Summary and Take-Home Points
Slipped capital femoral epiphysis is one of the most important diagnoses in adolescent orthopedics, with the typical patient being an obese adolescent male in late puberty
presenting with hip or knee pain. The diagnosis is established by clinical examination (with the cardinal finding of decreased internal rotation and the Drehmann sign) and by plain radiographs (AP pelvis and frog-lateral, with attention to the Klein line, the metaphyseal blanch sign, and the lateral-view discontinuity). The Loder classification of stable versus unstable SCFE, based on the ability to weight-bear, is the most important prognostic indicator: stable disease has approximately 5% AVN risk; unstable disease, 50% AVN risk.

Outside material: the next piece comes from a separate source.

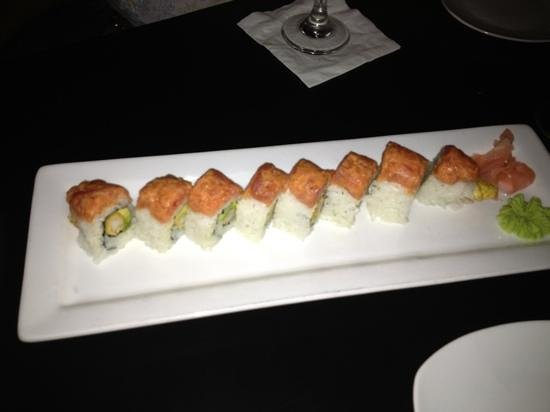 Tommy O'S Pacific Rim Bistro : And they are serving sushi now!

Treatment is urgent surgical fixation with a single percutaneous cannulated screw in situ for the great majority of cases; gentle positional reduction is acceptable for unstable SCFE, while aggressive reduction maneuvers are avoided. Severe deformity may require corrective osteotomy (modified Dunn / Ganz, base of neck, or intertrochanteric), each with different risk profiles. The cardinal teaching points are: examine the hip in any adolescent with knee pain; image both hips with AP and lateral views; do not delay diagnosis or surgical fixation; consider endocrine workup in atypical presentations; recognize and manage the late complications of AVN, chondrolysis, and femoroacetabular impingement. The single greatest improvement in SCFE care has been the recognition that prompt diagnosis and stabilization is the principal determinant of long-term outcome.